I think you keep on missing my point.

It's not that the music itself is bad. I've listened to AI music while coding for example.

But for a piece of art to "take off". It needs to go beyond you. Not only do you need to tell your friends about it, but they need to tell their friends about it, and so on.

And oftentimes during the transmission process you don't even remember the name of the song, but you remember the name of the artist. Skrillex for example.

Humans care about what other humans do. We couldn't care less about what robots do.


The music market is likely goint to converge to the following two extreme segments: A) audiences who are mostly interested in idols and lifestyles, where music is merely a means to an end, and B) audiences which are mostly interested in the music itself (either as main act or in the background). For the A) audience, music is actually secondary and more of a supporting function. For the B) audience, the musicians or composers are secondary (i.e. mostly relevant as a source reference for getting more music). Since serivces like Suno have reached an excellent quality level for most genres, it opens rationalization potential for both groups of audiences. The production companies who focus on the A) audience can massively reduce their production costs (i.e. instead of a "ghost composer" and behind-the-scenes musicians they just use generated music); the only obstacle for them to overcome are today's copyright laws which don't protect computer generated music (which I personally still prefer to state-imposed monopolies enabled by patent or copyright law). The audience B) instead has access to an inexhaustible supply of new music that interests them, without having to wait for new releases.

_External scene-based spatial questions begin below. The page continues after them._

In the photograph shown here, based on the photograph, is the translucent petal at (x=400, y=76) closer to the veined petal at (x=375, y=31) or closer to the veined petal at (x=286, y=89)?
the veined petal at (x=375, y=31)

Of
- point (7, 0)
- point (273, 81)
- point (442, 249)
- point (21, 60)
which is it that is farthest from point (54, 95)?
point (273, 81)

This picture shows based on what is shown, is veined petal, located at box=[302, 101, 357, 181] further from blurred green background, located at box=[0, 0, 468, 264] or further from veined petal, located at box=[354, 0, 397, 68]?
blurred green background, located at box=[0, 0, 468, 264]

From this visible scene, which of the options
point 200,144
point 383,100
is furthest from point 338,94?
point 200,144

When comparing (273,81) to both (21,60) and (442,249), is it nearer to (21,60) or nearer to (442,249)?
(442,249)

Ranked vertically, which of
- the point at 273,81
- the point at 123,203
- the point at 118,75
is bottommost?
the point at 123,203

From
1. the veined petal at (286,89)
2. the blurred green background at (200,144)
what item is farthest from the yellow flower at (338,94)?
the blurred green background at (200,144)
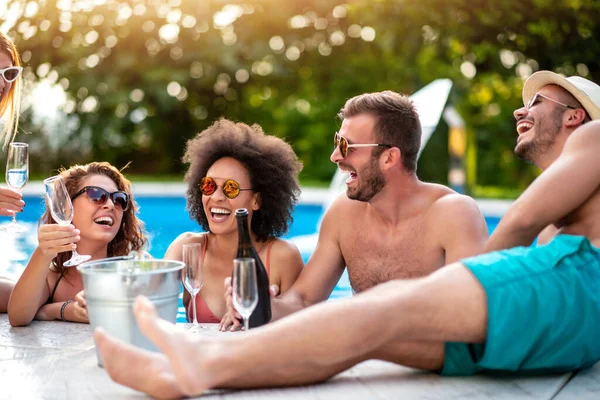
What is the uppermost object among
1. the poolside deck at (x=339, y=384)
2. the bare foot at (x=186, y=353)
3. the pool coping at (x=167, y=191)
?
the bare foot at (x=186, y=353)

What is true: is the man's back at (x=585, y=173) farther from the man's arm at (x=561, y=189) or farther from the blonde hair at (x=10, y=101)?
the blonde hair at (x=10, y=101)

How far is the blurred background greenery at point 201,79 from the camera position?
55.0ft

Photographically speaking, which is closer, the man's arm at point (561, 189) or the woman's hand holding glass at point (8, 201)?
the man's arm at point (561, 189)

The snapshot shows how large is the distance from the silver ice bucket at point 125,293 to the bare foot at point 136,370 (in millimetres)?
159

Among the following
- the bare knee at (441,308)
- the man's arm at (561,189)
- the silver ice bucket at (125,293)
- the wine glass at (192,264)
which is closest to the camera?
the bare knee at (441,308)

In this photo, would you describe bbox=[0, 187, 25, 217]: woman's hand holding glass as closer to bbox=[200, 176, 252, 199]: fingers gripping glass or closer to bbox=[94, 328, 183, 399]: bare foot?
bbox=[200, 176, 252, 199]: fingers gripping glass

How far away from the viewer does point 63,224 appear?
11.4 ft

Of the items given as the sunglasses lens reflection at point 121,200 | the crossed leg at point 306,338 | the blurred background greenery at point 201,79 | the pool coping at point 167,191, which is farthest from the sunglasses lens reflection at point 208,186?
the blurred background greenery at point 201,79

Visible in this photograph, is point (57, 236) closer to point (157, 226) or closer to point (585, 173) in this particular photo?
point (585, 173)

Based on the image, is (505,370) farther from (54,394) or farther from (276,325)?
(54,394)

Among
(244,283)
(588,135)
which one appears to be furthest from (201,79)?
(244,283)

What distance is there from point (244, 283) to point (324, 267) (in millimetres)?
1309

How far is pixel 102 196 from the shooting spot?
13.0ft

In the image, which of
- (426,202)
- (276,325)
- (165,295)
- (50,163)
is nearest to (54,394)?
(165,295)
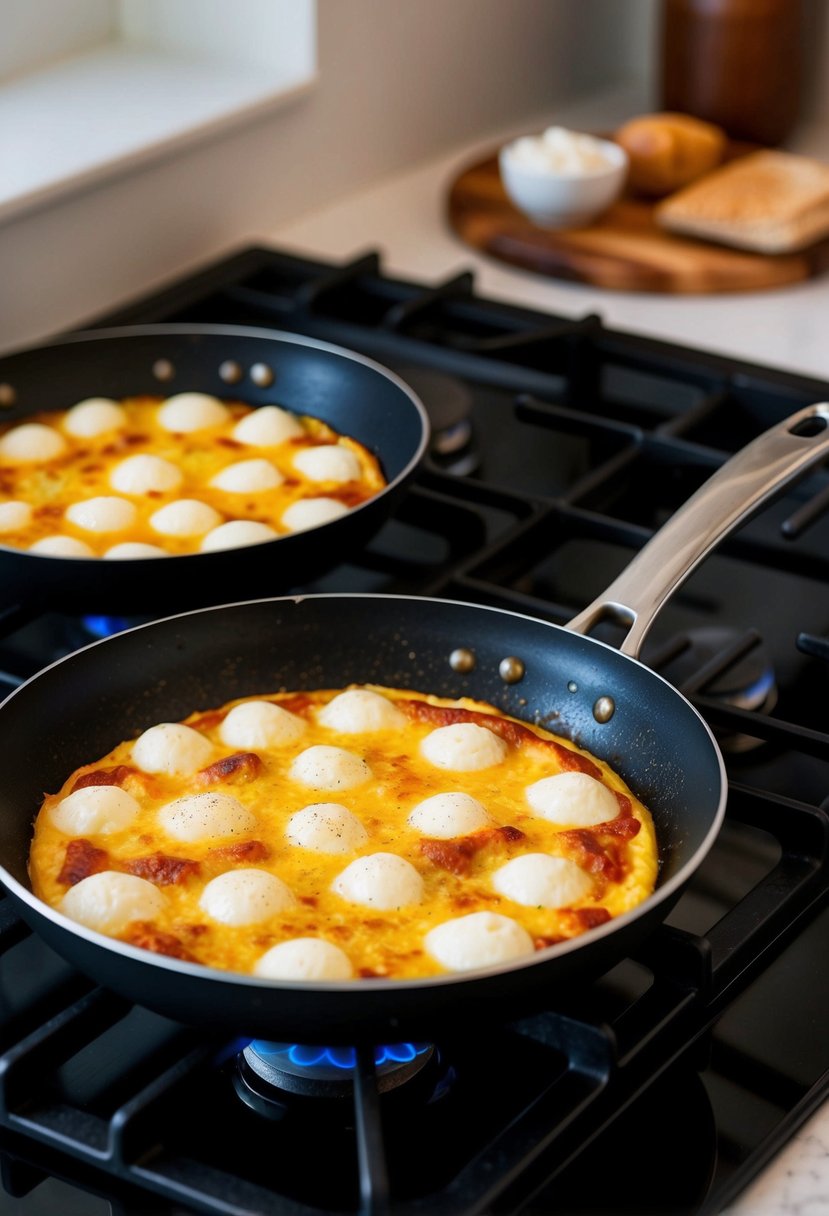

Whether people will still learn an instrument or become musicians is a question that is difficult to answer today. The decline of this profession actually began with the invention of recording technology and has steadily increased since then. It is now almost impossible to make a living from it, and that was already the case before Suno and co. Services such as Spotify have taken anonymization and commodification to the extreme. Nevertheless, people still learn instruments and make music. It may well be that the creative possibilities offered by services such as Suno will even inspire people to make more music again.